In [30], a novel boundary method was introduced for DPSs featuring hysteresis. The authors presented a hysteresis model that is a specific instance of the hysteresis model described by (6) in this paper.

To address hysteresis nonlinearity, we introduce the following inverse dynamics [26]:

$$\begin{array}{c}\hfill {\tau }_j\left(t\right)=HI\left(u_{dj}\right)=\frac{1}{{\mu }_{1j}}{u}_{dj}-\frac{{\mu }_{2j}}{{\mu }_{1j}}{\zeta }_{1j},\end{array}$$

(9)

$$\begin{array}{c}\hfill {\dot{\zeta }}_{1j}=\frac{{\dot{u}}_{dj}}{{\mu }_{1j}+{\mu }_{2j}f({\zeta }_{1j},\frac{{\dot{u}}_{dj}}{{\mu }_{1j}})}f({\zeta }_{1j},\frac{{\dot{u}}_{dj}}{{\mu }_{1j}}),{\zeta }_{1j}\left(t_0\right)=0,\end{array}$$

(10)

$$\begin{array}{c}\hfill {\dot{\tau }}_j\left(t\right)=\frac{{\dot{u}}_{dj}}{{\mu }_{1j}+{\mu }_{2j}f({\zeta }_{1j},\frac{{\dot{u}}_{dj}}{{\mu }_{1j}})},\end{array}$$

(11)

where $u_{dj}$, $j=1,2$, represent the designed control signals, and the function $f(\dots )$ is defined in (8).

2.3. Preliminaries

Assumption 1.

We make the assumption that there are positive constants $G_1$, $G_2$, and $g_{h\mathrm{m}\mathrm{a}\mathrm{x}}$ such that $\left|g_1\left(t\right)\right|\le G_1$, $\left|g_2\left(t\right)\right|\le G_2$, and $\left|g_h(r,t)\right|\le g_{h\mathrm{m}\mathrm{a}\mathrm{x}}$, for all $(r,t)\in [0,l]\times [0,+\infty )$.

Lemma 1.

([31]). If there exist two real numbers ${\varpi }_1(r,t)$ and ${\varpi }_2(r,t)$, $p>0$ with $(r,t)\in [0,l]\times [0,+\infty )$, the following expression can be derived:

$$\begin{array}{c}\hfill {\varpi }_1{\varpi }_2\le \frac{1}{p}{\varpi }_1^2+p{\varpi }_2^2.\end{array}$$

(12)

Lemma 2.

([31]). If $\varpi (r,t)\in \mathcal{R}$, and $(r,t)\in [0,l]\times [0,+\infty )$, which satisfying the condition $\varpi (0,t)=0$, we can express it as follows:

$$\begin{array}{c}\hfill {\varpi }^2\le l{\int }_0^l{\varpi }^{\prime 2}dr,\end{array}$$

(13)

where $(z,t)\in [0,l]\times [0,+\infty )$.

Lemma 3.

▶ [Data segment]:
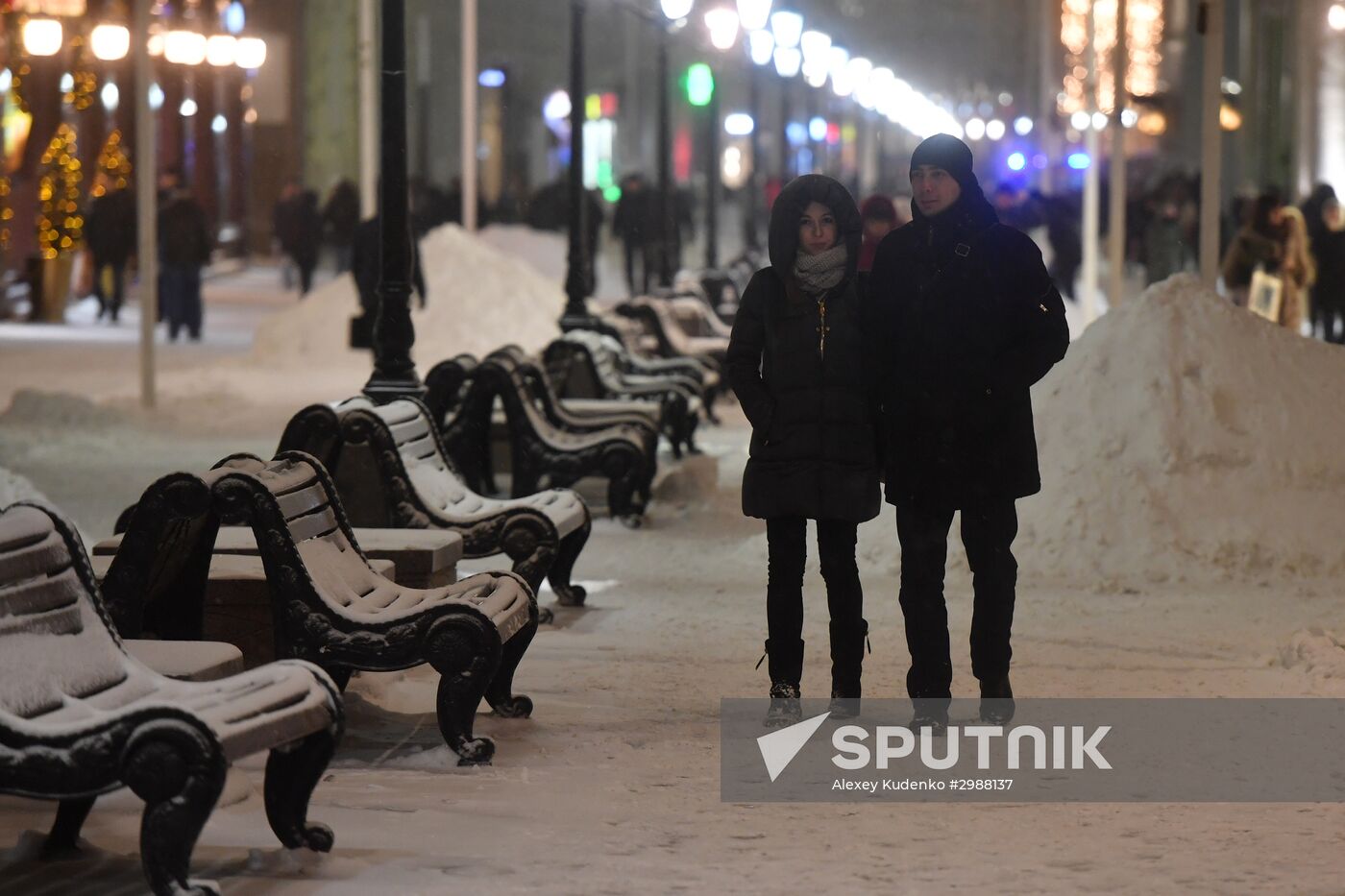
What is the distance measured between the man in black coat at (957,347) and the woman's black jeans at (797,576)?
295 mm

▶ [Objectives]:
1. From the hysteresis passage, reproduce verbatim the part that opens with the words containing "([31]). If $\varpi" and closes with "where $(z,t)\in [0,l]\times [0,+\infty )$.".
2. In the hysteresis passage, what does the method introduced in [30] address?

▶ [List of solutions]:
1.
([31]). If $\varpi (r,t)\in \mathcal{R}$, and $(r,t)\in [0,l]\times [0,+\infty )$, which satisfying the condition $\varpi (0,t)=0$, we can express it as follows:

$$\begin{array}{c}\hfill {\varpi }^2\le l{\int }_0^l{\varpi }^{\prime 2}dr,\end{array}$$

(13)

where $(z,t)\in [0,l]\times [0,+\infty )$.

2. It is a novel boundary method for DPSs featuring hysteresis.